Needless to say, we all fell out and it was an all-round horrid experience for all concerned.

I am going to detail here what to do with your developer(s) to make sure you don’t have that experience, how we do things at Sonix and ways to ensure your robots and devs are happy.

Before we Begin                                              

Let’s pause for a moment and consider something. In layman’s terms, how does RPA software work?

My first I.T. project fresh out of Uni was Y2K. The next one at the end of January 2000, was automating an old mainframe in a Bank. Since computers have been around, so has this. All of a sudden we are calling it something different.

The whole point of most software is to automate a task, making it easier.

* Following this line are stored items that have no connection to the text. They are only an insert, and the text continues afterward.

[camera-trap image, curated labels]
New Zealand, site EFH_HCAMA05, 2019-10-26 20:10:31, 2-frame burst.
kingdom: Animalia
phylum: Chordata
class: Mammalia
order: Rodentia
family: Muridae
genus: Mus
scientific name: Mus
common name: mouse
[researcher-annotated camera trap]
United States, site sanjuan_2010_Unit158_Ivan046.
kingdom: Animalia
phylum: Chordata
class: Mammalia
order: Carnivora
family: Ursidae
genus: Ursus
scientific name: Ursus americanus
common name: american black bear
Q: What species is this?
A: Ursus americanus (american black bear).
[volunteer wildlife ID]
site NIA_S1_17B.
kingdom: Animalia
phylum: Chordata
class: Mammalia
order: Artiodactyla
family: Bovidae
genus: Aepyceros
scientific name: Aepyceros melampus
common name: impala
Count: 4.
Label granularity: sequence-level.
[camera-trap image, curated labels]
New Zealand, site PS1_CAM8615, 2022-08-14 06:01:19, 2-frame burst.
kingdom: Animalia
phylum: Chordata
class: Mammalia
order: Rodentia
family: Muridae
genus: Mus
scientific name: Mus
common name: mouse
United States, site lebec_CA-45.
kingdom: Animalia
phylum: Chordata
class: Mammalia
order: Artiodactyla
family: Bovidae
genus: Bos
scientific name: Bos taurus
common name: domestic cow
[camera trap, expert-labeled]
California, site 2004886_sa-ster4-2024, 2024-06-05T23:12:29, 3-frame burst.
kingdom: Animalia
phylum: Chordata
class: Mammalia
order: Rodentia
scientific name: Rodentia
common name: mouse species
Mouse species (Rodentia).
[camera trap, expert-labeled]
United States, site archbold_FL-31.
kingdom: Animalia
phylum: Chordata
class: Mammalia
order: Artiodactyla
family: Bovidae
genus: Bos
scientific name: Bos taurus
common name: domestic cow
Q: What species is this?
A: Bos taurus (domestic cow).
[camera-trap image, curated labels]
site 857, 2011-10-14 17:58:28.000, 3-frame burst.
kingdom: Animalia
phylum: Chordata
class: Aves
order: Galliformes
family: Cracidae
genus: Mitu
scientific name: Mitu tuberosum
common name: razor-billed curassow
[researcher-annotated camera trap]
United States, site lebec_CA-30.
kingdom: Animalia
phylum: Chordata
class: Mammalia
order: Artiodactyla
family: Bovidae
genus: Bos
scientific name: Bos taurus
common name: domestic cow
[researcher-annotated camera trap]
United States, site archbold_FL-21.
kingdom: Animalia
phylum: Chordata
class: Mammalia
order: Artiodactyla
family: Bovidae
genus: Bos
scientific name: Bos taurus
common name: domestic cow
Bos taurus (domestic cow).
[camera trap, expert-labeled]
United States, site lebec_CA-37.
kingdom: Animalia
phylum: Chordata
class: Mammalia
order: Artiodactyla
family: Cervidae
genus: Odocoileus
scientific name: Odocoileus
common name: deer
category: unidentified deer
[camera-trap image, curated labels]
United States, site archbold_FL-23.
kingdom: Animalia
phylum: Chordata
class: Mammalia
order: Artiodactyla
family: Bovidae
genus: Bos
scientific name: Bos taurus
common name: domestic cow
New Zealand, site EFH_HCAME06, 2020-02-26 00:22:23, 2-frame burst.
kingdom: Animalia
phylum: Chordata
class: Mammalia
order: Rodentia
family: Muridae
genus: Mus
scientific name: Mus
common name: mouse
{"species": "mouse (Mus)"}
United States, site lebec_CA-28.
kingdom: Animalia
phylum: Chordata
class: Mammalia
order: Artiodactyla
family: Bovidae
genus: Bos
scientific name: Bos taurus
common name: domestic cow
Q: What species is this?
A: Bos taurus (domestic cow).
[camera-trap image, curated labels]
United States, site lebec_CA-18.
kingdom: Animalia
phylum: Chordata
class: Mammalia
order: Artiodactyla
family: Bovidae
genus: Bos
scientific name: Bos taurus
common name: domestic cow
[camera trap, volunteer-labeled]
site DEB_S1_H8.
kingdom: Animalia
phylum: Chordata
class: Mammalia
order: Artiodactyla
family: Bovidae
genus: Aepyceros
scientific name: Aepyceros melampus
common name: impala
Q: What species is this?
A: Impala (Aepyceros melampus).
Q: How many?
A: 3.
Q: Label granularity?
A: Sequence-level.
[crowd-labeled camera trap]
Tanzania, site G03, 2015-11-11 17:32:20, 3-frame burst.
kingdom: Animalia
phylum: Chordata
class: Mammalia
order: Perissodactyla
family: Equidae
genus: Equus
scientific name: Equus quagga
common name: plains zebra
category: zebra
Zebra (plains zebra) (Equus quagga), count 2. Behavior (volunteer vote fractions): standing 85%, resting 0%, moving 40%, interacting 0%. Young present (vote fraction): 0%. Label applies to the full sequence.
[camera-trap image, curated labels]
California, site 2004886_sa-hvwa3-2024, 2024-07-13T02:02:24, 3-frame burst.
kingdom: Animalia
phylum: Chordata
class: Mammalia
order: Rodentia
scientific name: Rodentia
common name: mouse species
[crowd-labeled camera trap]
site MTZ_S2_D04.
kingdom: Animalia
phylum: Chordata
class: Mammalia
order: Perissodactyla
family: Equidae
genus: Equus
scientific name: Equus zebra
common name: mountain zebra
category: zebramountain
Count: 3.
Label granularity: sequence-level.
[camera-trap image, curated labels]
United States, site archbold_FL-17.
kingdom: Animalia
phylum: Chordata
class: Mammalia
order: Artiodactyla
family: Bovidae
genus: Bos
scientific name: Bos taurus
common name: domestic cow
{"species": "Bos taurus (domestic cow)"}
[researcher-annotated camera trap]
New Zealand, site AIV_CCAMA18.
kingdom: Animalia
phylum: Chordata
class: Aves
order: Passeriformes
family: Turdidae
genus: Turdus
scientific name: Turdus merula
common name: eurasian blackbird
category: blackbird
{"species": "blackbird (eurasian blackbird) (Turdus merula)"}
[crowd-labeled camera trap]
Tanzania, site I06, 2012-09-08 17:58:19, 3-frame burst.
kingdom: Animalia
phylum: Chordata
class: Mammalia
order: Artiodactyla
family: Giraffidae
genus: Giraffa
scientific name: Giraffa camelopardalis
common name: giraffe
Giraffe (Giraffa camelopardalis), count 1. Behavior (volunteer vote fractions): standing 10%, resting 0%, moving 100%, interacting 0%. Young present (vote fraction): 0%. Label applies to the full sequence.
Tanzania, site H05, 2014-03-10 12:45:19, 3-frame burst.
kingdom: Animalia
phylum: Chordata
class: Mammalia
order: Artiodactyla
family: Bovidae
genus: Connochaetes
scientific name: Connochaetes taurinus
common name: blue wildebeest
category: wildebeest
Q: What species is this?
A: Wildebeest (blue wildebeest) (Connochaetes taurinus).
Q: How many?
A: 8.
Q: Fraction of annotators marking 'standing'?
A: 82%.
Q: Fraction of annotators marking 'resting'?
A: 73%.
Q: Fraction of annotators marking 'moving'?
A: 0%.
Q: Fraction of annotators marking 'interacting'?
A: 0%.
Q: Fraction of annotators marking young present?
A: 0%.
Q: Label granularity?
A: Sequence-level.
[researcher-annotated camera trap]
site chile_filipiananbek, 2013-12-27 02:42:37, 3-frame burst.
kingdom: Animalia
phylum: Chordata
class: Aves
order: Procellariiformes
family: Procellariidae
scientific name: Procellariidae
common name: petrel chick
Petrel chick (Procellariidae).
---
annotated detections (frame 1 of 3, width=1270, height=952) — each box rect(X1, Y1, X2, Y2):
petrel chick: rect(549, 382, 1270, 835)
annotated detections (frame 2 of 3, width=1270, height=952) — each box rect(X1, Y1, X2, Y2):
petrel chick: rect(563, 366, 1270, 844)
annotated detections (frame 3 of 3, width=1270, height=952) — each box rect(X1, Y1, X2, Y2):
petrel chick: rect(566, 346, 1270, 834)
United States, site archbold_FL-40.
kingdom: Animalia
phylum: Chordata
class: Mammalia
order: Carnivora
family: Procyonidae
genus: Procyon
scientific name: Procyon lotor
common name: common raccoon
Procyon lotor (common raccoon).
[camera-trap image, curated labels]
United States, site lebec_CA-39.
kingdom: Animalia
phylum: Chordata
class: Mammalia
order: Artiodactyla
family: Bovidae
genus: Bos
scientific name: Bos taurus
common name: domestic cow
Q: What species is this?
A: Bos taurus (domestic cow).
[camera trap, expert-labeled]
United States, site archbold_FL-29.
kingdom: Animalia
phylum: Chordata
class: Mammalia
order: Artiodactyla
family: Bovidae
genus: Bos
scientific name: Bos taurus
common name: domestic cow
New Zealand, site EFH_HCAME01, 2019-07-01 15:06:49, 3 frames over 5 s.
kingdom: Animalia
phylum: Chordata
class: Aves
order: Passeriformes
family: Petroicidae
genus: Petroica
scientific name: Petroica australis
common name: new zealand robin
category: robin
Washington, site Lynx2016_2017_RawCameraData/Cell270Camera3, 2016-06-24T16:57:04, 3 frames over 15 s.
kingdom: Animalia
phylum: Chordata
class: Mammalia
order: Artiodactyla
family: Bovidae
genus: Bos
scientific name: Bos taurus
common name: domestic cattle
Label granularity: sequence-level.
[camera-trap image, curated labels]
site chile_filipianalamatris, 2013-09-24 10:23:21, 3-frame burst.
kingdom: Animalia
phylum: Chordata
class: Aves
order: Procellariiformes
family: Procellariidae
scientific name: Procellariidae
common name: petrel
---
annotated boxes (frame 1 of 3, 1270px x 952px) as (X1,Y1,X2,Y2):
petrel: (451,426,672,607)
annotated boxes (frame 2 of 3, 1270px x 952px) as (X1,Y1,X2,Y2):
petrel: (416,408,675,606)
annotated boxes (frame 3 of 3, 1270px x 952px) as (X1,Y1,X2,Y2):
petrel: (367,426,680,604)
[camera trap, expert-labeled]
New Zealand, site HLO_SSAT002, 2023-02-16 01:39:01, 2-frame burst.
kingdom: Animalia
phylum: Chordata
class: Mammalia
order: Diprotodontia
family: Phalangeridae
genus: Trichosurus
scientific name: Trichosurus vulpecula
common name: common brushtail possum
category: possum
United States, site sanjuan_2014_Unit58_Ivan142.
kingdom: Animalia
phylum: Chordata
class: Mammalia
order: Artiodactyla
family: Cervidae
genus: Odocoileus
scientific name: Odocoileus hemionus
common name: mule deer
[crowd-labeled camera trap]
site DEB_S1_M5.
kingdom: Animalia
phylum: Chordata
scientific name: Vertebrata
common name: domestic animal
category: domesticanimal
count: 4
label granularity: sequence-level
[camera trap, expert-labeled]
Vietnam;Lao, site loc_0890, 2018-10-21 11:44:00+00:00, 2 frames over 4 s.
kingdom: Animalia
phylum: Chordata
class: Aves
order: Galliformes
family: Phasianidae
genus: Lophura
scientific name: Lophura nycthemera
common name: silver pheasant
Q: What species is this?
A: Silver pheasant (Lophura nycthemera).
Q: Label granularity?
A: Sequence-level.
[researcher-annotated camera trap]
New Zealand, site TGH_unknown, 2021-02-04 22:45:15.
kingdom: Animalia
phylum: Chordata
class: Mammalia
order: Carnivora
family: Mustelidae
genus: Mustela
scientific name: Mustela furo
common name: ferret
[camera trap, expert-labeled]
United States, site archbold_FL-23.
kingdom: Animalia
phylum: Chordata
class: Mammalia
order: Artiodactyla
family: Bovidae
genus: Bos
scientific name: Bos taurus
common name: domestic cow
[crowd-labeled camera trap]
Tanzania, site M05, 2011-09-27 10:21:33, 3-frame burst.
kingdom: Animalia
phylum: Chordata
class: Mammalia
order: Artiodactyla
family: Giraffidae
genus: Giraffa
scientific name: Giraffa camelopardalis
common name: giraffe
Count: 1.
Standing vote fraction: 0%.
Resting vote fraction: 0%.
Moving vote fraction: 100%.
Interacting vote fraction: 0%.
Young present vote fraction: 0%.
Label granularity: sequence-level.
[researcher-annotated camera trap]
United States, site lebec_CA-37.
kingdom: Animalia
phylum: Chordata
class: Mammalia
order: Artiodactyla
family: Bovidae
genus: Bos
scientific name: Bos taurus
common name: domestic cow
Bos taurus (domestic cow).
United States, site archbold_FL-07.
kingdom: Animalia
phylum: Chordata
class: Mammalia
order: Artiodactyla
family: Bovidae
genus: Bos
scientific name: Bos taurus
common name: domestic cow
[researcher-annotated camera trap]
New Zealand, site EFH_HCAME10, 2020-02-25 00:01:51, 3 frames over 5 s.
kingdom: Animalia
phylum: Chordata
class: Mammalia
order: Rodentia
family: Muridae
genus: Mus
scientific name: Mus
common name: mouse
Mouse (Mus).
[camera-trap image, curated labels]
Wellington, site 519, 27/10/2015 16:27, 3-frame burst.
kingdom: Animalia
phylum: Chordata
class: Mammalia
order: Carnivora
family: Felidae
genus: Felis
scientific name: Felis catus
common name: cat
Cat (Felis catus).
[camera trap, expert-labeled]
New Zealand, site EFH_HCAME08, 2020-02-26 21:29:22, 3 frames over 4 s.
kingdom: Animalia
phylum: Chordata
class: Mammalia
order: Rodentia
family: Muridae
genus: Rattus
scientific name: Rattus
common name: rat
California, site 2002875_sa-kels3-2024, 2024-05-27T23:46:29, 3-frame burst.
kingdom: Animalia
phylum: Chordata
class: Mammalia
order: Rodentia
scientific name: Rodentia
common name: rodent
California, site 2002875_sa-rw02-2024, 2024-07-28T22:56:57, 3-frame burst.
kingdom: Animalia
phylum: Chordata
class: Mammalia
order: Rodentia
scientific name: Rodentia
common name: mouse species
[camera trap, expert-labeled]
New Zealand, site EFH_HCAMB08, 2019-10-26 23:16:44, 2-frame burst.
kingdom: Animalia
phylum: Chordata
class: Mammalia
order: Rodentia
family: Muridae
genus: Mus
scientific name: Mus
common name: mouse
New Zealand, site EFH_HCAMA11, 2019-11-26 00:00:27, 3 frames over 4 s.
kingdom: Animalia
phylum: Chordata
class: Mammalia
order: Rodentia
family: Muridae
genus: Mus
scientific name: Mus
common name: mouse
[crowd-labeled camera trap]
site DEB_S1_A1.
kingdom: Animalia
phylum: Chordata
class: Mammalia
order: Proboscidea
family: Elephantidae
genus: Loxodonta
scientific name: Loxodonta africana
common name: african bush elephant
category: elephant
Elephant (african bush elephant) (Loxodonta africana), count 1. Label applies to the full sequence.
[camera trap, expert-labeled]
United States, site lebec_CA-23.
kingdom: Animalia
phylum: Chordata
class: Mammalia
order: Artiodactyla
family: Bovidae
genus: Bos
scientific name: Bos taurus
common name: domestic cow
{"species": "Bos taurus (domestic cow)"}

My first program was on a ZX Spectrum, and it was to write funny things on the screen. Is this not automation? I used code to take over the keyboard. There was no mouse back then, but if there was, I would have been able to write code to take that over too.

You get my point, it’s been around a long time. Writing code to take over the hardware and other drivers has simply evolved in the same way as other aspects of computing.

RPA software is awesome, don’t get me wrong. It’s the code we used to write packaged up so that it is easy and quick to write it.

There are some misconceptions.

  1. The build is automated
  2. There is no dev lifecycle
  3. There doesn’t need to be as much testing
  4. Any system is suitable for automation
  5. Anyone can do this

 

The developer

The developer is a strange creature. Very complex in some aspects, very simple in others. The funny thing about them is that they will do exactly what you tell them.

We were moving office recently. I was packing everything up to go, and I asked one of my devs to ‘take his desk down and get it ready to go’. By this I meant put his stuff in a box, and clear off the desk. I went off to do other things. When I came back he had gone out to get a screwdriver and literally taken the desk and chair apart and neatly popped it in boxes. Ready to go.

Did you ever play Lemmings? If not have a look at this link-

www.elizium.nu/scripts/lemmings/

You control the little guys and they go over obstacles and you need to keep them alive, because they will only do what you tell them.

A lot of companies talk about a ‘no blame culture’. I run a software house and only employ developers. I have learned over the years that you can’t ask the developer to invest their time to do something with no definition. They will interpret things differently like any human being. And make no mistake they are human. And you can’t just blame the guy that built it when things go wrong.

The developer is no different.

HOW SONIX OPERATES

I have a rule here, 9-5 with an hour for lunch and a 15 min break either side. Trust me, this will save a lot of trouble in the long run.

A few reasons for this ‘rule’ include:

  1. The staff are the most important part of the business. You train them, and you really want to keep them. If they aren’t happy, they will go elsewhere. You will then have to invest time in training more staff, only for them to leave and you are in a cycle.
  2. What I call the ‘wood for the trees’ situation. The developer after 8 hours, will not be able to solve problems- only create new ones. I have spent many nights poring over code to try and figure out where a bug is. I give up very late, and begin again in the morning only to fix it after 10 minutes. This is a very common occurrence amongst developers. I now make sure I approve any overtime, to make sure it is completely necessary, and sometimes, to be fair, it is.
  3. No man left behind! Or woman for that matter. One company I worked for used to leave me to fix things while everyone else went home, then gave me grief when it wasn’t done in the morning. I ended up getting up one day and leaving, never to come back after sending a very scathing email to the boss. If our staff are having problems, I stay as well. Even if it’s just to make the tea.
  4. Finally, you may want someone with experience in two areas, but don’t expect them to teach themselves in their own time to do something they have never done before.

These are professionals who know what they are doing but need direction- like us all.